| Extracted records |
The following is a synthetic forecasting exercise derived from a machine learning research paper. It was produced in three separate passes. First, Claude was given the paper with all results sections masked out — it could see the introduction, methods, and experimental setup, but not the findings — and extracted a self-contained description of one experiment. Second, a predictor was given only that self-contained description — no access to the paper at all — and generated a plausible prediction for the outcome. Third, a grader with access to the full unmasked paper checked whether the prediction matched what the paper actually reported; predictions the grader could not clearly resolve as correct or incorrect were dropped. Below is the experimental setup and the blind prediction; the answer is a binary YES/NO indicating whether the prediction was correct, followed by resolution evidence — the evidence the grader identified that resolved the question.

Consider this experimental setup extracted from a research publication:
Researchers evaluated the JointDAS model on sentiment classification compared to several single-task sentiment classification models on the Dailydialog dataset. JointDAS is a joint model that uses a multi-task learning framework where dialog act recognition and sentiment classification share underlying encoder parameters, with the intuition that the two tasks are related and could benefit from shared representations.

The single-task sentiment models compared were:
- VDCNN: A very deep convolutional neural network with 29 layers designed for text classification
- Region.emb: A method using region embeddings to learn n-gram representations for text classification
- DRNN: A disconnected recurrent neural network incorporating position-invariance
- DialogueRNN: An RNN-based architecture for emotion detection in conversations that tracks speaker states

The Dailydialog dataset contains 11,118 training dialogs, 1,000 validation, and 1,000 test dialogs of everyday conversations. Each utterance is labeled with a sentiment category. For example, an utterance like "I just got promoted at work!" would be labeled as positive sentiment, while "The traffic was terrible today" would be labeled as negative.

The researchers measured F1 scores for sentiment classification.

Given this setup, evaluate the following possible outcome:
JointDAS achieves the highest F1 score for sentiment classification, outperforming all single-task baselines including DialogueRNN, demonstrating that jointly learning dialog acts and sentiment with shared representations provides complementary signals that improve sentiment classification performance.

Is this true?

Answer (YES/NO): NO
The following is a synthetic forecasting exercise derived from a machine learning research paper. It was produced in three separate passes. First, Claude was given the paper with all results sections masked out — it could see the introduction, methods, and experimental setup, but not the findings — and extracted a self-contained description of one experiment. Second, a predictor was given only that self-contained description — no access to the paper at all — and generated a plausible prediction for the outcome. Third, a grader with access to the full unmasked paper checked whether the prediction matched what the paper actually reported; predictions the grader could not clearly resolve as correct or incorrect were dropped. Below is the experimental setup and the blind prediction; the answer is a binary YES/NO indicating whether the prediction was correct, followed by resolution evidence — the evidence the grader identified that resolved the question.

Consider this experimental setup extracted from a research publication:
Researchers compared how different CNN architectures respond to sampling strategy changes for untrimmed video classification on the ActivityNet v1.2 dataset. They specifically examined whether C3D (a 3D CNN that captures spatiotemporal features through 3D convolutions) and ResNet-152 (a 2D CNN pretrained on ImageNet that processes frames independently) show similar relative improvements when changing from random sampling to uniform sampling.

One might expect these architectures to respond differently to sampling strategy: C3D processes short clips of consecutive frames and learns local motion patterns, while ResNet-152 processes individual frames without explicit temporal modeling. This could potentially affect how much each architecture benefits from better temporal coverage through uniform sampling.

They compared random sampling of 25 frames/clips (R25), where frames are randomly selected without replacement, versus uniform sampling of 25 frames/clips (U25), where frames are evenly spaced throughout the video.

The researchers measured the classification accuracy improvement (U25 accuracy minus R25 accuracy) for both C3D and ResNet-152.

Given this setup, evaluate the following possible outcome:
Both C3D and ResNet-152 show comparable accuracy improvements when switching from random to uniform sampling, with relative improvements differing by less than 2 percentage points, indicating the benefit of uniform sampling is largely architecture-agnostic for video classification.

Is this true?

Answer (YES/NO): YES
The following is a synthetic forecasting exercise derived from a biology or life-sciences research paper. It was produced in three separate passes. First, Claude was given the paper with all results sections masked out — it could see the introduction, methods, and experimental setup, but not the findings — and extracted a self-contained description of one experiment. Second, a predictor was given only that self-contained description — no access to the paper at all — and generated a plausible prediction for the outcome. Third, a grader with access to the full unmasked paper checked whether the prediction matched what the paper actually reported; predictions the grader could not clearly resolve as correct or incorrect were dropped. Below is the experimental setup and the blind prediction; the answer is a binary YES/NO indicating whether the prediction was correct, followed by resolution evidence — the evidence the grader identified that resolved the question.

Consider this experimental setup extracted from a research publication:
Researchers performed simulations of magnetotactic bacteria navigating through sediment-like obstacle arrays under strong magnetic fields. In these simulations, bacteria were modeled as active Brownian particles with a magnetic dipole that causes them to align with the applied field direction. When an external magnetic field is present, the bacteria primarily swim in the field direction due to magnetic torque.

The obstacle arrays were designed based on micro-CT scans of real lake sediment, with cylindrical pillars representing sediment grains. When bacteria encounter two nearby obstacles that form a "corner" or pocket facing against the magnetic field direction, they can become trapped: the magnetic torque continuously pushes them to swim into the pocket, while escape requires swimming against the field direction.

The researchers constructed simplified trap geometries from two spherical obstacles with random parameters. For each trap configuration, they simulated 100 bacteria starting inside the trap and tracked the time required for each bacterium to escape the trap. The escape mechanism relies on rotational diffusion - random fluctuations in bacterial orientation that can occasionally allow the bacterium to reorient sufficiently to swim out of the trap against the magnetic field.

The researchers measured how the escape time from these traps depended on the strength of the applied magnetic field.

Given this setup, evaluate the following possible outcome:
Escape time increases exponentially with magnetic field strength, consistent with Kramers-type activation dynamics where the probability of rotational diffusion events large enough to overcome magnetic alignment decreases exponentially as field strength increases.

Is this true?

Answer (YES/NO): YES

| Problem description |
Both the first line of the data above and the line with "The Dailydialog dataset contains" must be included; please return exactly those lines and the ones between them.

| Answer to the problem |
The following is a synthetic forecasting exercise derived from a machine learning research paper. It was produced in three separate passes. First, Claude was given the paper with all results sections masked out — it could see the introduction, methods, and experimental setup, but not the findings — and extracted a self-contained description of one experiment. Second, a predictor was given only that self-contained description — no access to the paper at all — and generated a plausible prediction for the outcome. Third, a grader with access to the full unmasked paper checked whether the prediction matched what the paper actually reported; predictions the grader could not clearly resolve as correct or incorrect were dropped. Below is the experimental setup and the blind prediction; the answer is a binary YES/NO indicating whether the prediction was correct, followed by resolution evidence — the evidence the grader identified that resolved the question.

Consider this experimental setup extracted from a research publication:
Researchers evaluated the JointDAS model on sentiment classification compared to several single-task sentiment classification models on the Dailydialog dataset. JointDAS is a joint model that uses a multi-task learning framework where dialog act recognition and sentiment classification share underlying encoder parameters, with the intuition that the two tasks are related and could benefit from shared representations.

The single-task sentiment models compared were:
- VDCNN: A very deep convolutional neural network with 29 layers designed for text classification
- Region.emb: A method using region embeddings to learn n-gram representations for text classification
- DRNN: A disconnected recurrent neural network incorporating position-invariance
- DialogueRNN: An RNN-based architecture for emotion detection in conversations that tracks speaker states

The Dailydialog dataset contains 11,118 training dialogs, 1,000 validation, and 1,000 test dialogs of everyday conversations. Each utterance is labeled with a sentiment category. For example, an utterance like "I just got promoted at work!" would be labeled as positive sentiment, while "The traffic was terrible today" would be labeled as negative.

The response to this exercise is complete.